O homem é sempre maior que o seu erro

Por Carmo Rodeia

“A dignidade da pessoa não se perde, mesmo depois de ter cometido crimes gravíssimos”, diz a nova redacção do Catecismo da Igreja Católica, revisto na semana passada pelo Papa Francisco, que declarou tolerância zero à pena de morte.

“A Igreja ensina, à luz do Evangelho, que a pena de morte é inadmissível, porque atenta contra a inviolabilidade e dignidade da pessoa, e empenha-se com determinação a favor da sua abolição em todo o mundo”, pode ler-se, agora, no n.º 2267 do Catecismo.

Durante séculos, a Igreja Católica permitiu e tolerou o recurso à pena capital, “após um processo regular”, como “uma resposta adequada à gravidade de alguns delitos e um meio aceitável, ainda que extremo, para a tutela do bem comum”, sublinha a agência Ecclesia, embora a posição do Vaticano tenha começado a mudar com o Papa João Paulo II, falecido em 2005.

A edição de 1992 do Catecismo, feita já sob orientação de João Paulo II, aceitava a execução de alguém considerado culpado pela justiça  se fosse a “a única forma possível de defender vidas humanas contra um agressor injusto”. Mas estipulava que, sendo suficientes meios não letais para assegurar os mesmos fins, as autoridades deviam ficar por aí, pois “são mais conformes à dignidade da pessoa”.

Em 1997, o mesmo Papa introduziu novidades a partir da encíclica Evangelium Vitae (O Evangelho da Vida, sobre a dignidade e a sacralidade de todas as vidas) em que dizia que os casos em que a execução de um condenado é uma necessidade absoluta “são muito raros, se não praticamente não existentes”.

Mas, agora, o Papa Francisco opõe-se totalmente à pena de morte.

“Hoje vai-se tornando cada vez mais viva a consciência de que a dignidade da pessoa não se perde, mesmo depois de ter cometido crimes gravíssimos.

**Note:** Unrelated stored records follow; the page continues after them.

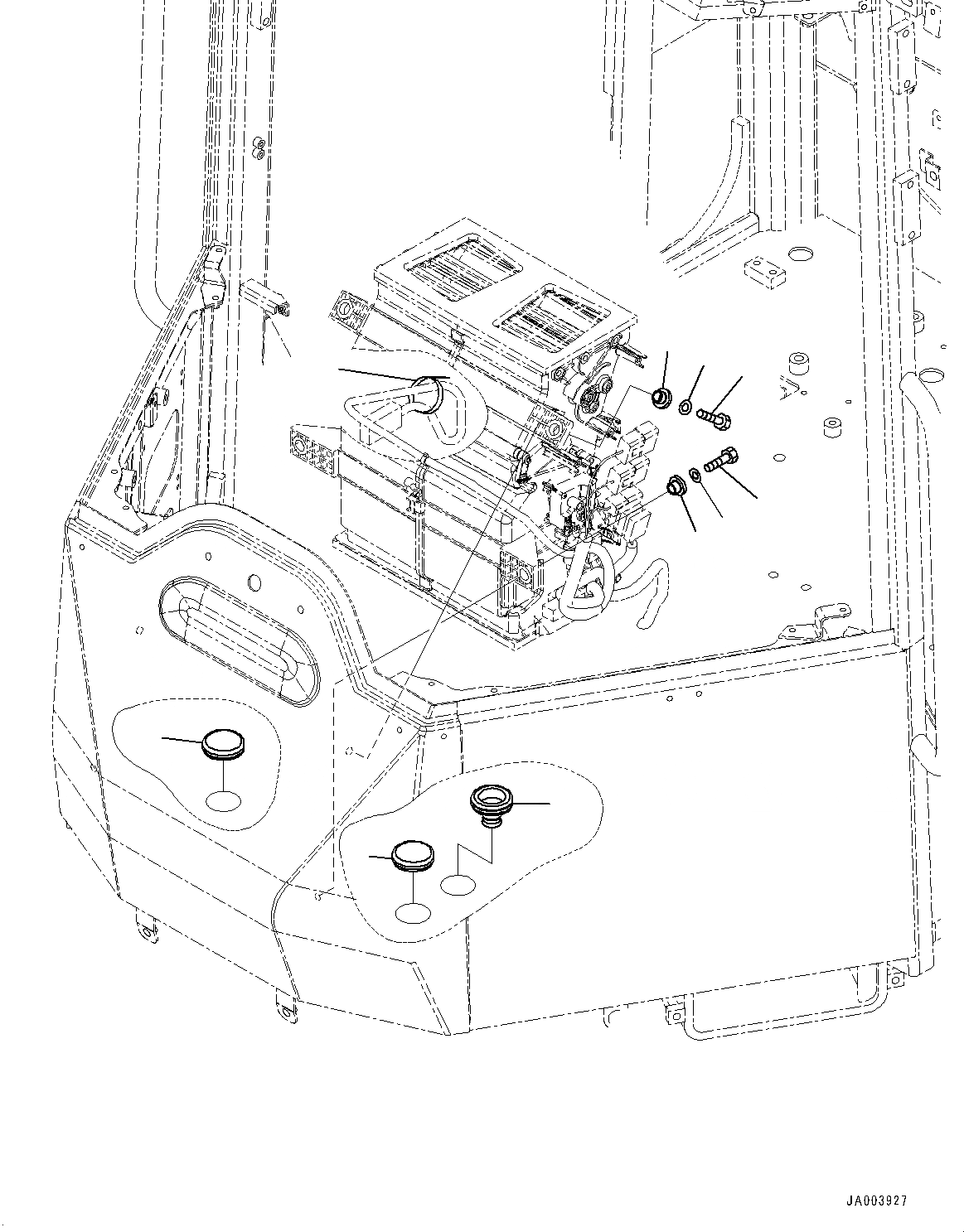 JA003927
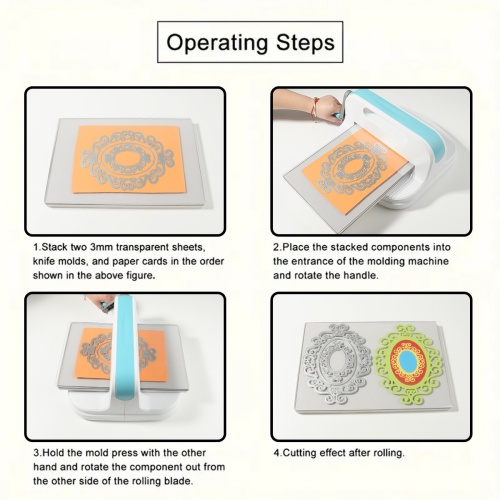 Operating Steps

1.Stack two 3mm transparent sheets, knife molds, and paper cards in the order shown in the above figure.

2.Place the stacked components into the entrance of the molding machine and rotate the handle.

3.Hold the mold press with the other hand and rotate the component out from the other side of the rolling blade.

4.Cutting effect after rolling.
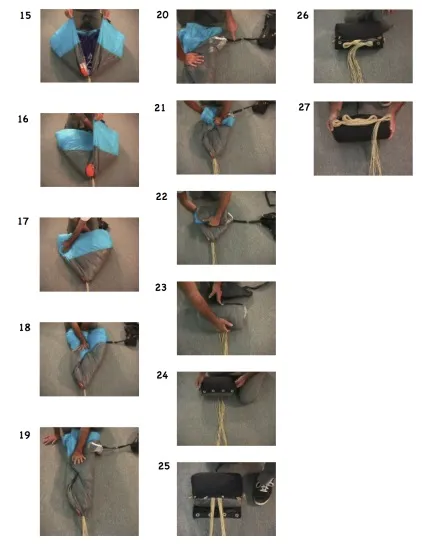 15

16

17

18

19

20

21

22

23

24

25

26

27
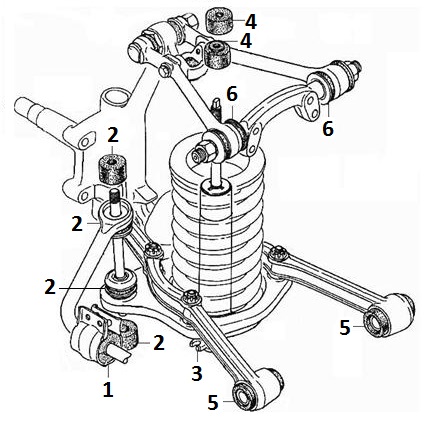 4
4
6
6
2
2
2
2
5
3
1
5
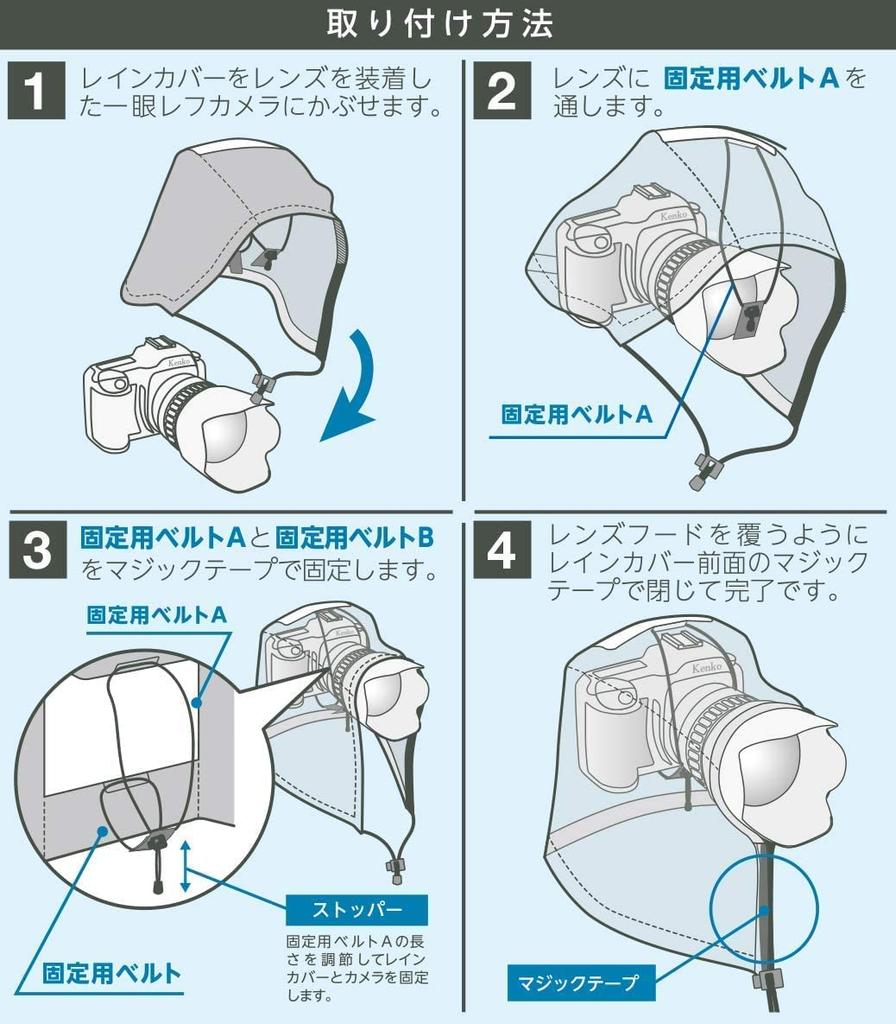 取り付け方法

1 レインカバーをレンズを装着した一眼レフカメラにかぶせます。

Kenko

2 レンズに 固定用ベルトA を通します。

Kenko

固定用ベルトA

3 固定用ベルトAと固定用ベルトBをマジックテープで固定します。

固定用ベルトA

固定用ベルト

ストッパー

固定用ベルトAの長さを調節してレインカバーとカメラを固定します。

4 レンズフードを覆うようにレインカバー前面のマジックテープで閉じて完了です。

Kenko

マジックテープ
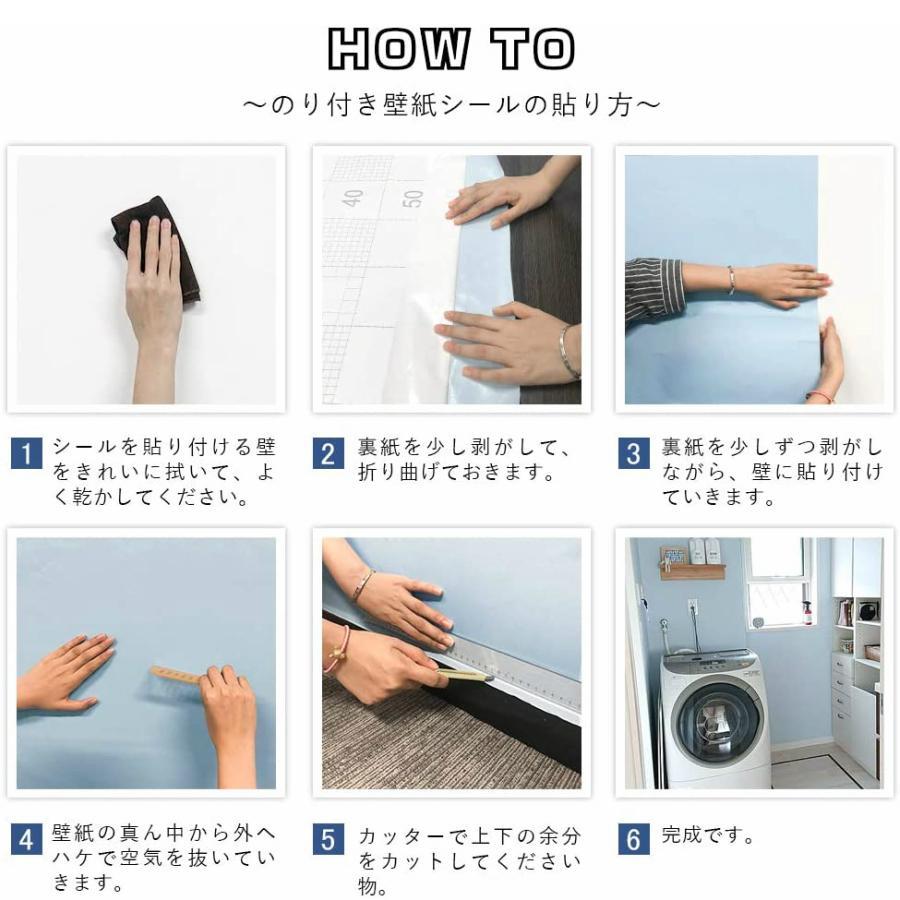 HOW TO

～のり付き壁紙シールの貼り方～

40 50

1 シールを貼り付ける壁をきれいに拭いて、よく乾かしてください。

2 裏紙を少し剥がして、折り曲げておきます。

3 裏紙を少しずつ剥がしながら、壁に貼り付けていきます。

4 壁紙の真ん中から外へハケで空気を抜いていきます。

5 カッターで上下の余分をカットしてください物。

6 完成です。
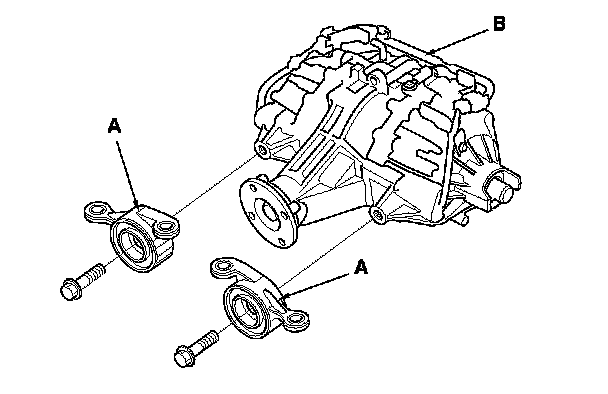 B

A

A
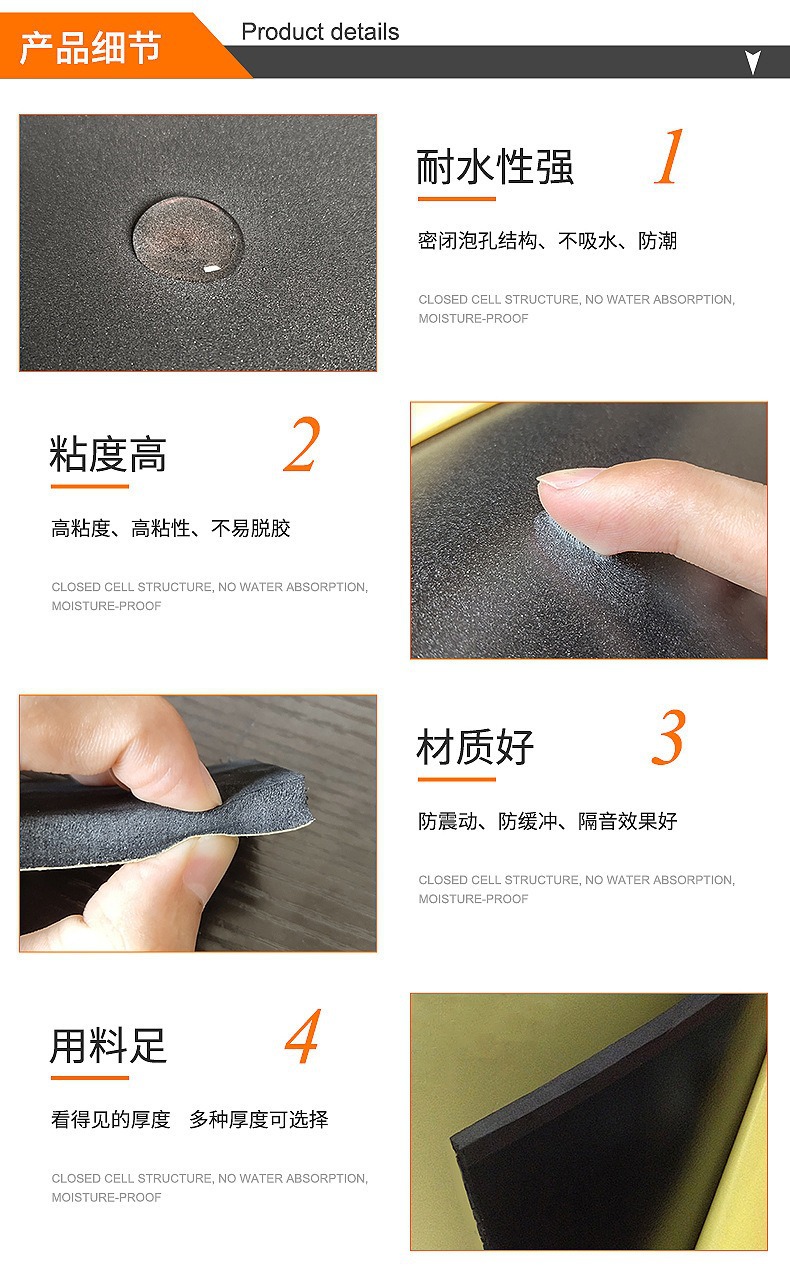 产品细节 Product details

耐水性强 1

密闭泡孔结构、不吸水、防潮

CLOSED CELL STRUCTURE, NO WATER ABSORPTION, MOISTURE-PROOF

粘度高 2

高粘度、高粘性、不易脱胶

CLOSED CELL STRUCTURE, NO WATER ABSORPTION, MOISTURE-PROOF

材质好 3

防震动、防缓冲、隔音效果好

CLOSED CELL STRUCTURE, NO WATER ABSORPTION, MOISTURE-PROOF

用料足 4

看得见的厚度 多种厚度可选择

CLOSED CELL STRUCTURE, NO WATER ABSORPTION, MOISTURE-PROOF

Além disso, difundiu-se uma nova compreensão do sentido das sanções penais por parte do Estado”, diz a nova redação do Catecismo oficial da Igreja Católica, seguido por 1200 milhões de pessoas em todo o mundo.

Já em 2015, em pleno Congresso norte-americano, Francisco tinha mostrado a sua posição firme, lembrando que todas as vidas são sagradas e a sociedade só pode beneficiar com a reabilitação dos que são condenados.

A pena de morte é, em si própria, contrária ao Evangelho, porque é uma decisão voluntária que visa suprimir a vida humana, sem lhe dar a possibilidade real de conversão.

Em Portugal a pena de morte foi abolida a 1 de julho de 1867, uma data que fica registada como aquela em que Portugal voltou a indicar ao mundo o caminho da defesa dos direitos humanos, o que por si deve ser um motivo de enorme orgulho para todos os Portugueses.

A abolição da pena de morte é expressão máxima da tolerância numa sociedade e uma enorme demonstração de confiança no próximo e no sistema de justiça. É , no fundo, acreditar que todo e qualquer cidadão poderá corrigir-se e ser reintegrado na comunidade, independentemente dos crimes que possa ter cometido.

Por isso, a abolição da pena de morte, é a oficialização da cultura do perdão. O homem é sempre maior que o seu erro.

Queira Deus que, em breve, seja  possível a definitiva erradicação da pena capital na China, na Coreia do Norte, nos Estados Unidos da América e em todos os outros países onde, lamentavelmente, ainda vigora.